Es gibt Anzeichen, dass sich das Wirtschaftswachstum in Europa abschwächen könnte, meint Yves Nosbusch. Dennoch bleibt der Chefvolkswirt der BGL BNP Paribas optimistisch.
Das Jahr 2017 ist in wirtschaftlicher Hinsicht schwer zu toppen. «Viele Wirtschaftsindikatoren weisen darauf hin, dass sich in diesem Jahr das Wachstum abschwächen wird», so Yves Nosbusch. Die Stimmung der europäischen Haushalte habe sich eingetrübt und erreiche nicht mehr die Rekordwerte aus dem vergangenen Jahr.
Mehr Lohn
In Europa sei auch der «ISM-Einkaufsmanagerindex», ein Frühindikator für die wirtschaftliche Aktivität, deutlich zurückgegangen – «jedoch nicht dramatisch, er liegt immer noch im grünen Bereich», beruhigt Nosbusch. Er geht davon aus, dass das Wachstum in diesem Jahr mit 2,6 Prozent um 0,4 Prozentpunkte niedriger liegen wird als noch im Vorjahr.
«In den USA stellt sich die Situation ähnlich dar», fährt er fort. Die Wirtschaft sei aber in einem weiter fortgeschrittenen Stadium. Im Gegenzug zu Europa erwartet der Chefvolkswirt eine Wachstumsbeschleunigung auf drei Prozent für dieses Jahr. «Das sind die Effekte der Steuersenkungen», so Nosbusch. Diese seien nur vorübergehend.
Das Mehr an Lohn, das die amerikanischen Verbraucher ausgeben, hat auch Einfluss auf die Inflation, sie soll auf 2,5 Prozent steigen. Es gibt jedoch noch ein anderer Faktor, der das allgemeine Preisniveau treibt. «Dem amerikanischen Arbeitsmarkt geht es sehr gut, die Löhne ziehen an», meint Nosbusch. «Die Arbeitslosigkeit liegt unter vier Prozent, nahe an der Vollbeschäftigung.»

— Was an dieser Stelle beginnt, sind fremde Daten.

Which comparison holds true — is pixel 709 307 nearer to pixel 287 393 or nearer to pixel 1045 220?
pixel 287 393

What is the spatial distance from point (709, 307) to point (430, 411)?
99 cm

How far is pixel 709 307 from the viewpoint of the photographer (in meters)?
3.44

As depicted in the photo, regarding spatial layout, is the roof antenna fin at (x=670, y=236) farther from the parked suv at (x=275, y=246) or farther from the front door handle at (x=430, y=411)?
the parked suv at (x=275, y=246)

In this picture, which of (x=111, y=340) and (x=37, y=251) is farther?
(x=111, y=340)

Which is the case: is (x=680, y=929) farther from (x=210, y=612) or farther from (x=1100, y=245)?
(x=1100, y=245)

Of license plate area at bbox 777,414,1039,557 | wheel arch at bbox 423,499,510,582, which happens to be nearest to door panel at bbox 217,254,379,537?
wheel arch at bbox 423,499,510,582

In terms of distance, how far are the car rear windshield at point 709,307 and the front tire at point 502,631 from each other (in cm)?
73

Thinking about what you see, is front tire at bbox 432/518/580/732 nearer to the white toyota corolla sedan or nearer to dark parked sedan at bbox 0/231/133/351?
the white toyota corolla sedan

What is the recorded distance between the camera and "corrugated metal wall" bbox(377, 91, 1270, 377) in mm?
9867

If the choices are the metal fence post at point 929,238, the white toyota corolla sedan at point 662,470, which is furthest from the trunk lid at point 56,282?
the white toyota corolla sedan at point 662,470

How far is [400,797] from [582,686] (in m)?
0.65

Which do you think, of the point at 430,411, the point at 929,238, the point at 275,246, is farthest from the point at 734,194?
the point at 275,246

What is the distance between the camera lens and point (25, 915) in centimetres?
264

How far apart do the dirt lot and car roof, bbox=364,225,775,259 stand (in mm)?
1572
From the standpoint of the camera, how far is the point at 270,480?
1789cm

Dies hat die amerikanische Zentralbank dazu verleitet, die Zinsen zu erhöhen. «In diesem Jahr gab es schon zwei Zinserhöhungen», erklärt Nosbusch. «Es könnten noch zwei weitere kommen.» Sicher sei dies nicht. «Wir hören das erste Mal seit langem, dass Investitionsentscheidungen aufgeschoben werden», so zitiert Nosbusch den amerikanischen Fed-Präsidenten. Einige Unternehmen würden sogar mit Neueinstellungen abwarten.
Grund hierfür sei der drohende Handelsstreit zwischen den USA und anderen Exportnationen. Dies sei auch das größte Risiko für das Wirtschaftswachstum in Europa, meint Nosbusch. Schlimmer noch als die finanziellen Auswirkungen der protektionistischen Maßnahmen schätzt Nosbusch die damit zusammenhängende Unsicherheit ein.
Die Angst vor Zöllen würde ausreichen, dass sich Unternehmen zurückhalten. Entscheidungen würden vertagt und es würde abgewartet, wie sich die Situation weiterentwickelt. Dass die USA mit den Zöllen überhaupt ihr angestrebtes Ziel – eine ausgewogene Handelsbilanz – erreichen, stellt Yves Nosbusch auch infrage. Sicher ist er sich jedoch darüber, dass sich die Steuererleichterungen auf die Bilanz auswirken würden. «Das Defizit vergrößert sich.»